The teacher looked at them for a moment or two, then he brought out Rafi’s football
behind his back. ‘Well,’ he said, ‘I wouldn’t want you to get into trouble for playing with fir cones, and your ball control isn’t going to improve if you don’t practise, is it?’
They all shook their heads.

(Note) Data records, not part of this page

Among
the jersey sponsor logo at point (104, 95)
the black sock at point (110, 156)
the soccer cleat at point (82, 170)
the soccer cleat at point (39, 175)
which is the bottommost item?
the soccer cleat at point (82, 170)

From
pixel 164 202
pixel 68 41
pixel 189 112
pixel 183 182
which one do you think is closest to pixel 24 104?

Mr Wood looked around at the crowded playground and the brown grass with the dead trees.
‘There’s not much room to play, is there?’ he said. ‘Where do you do PE?’
‘We don’t,’ Tulsi said. ‘Not since Mr Potter left, and even then it was rubb—’ She stopped, embarrassed.
‘I get the picture,’ Mr Wood said. He looked at the grass again and shook his head. ‘Listen, I’ll tell the Midday Supervisors to keep the little ones off this part of the playground. You could use that bit of wall as a goal.’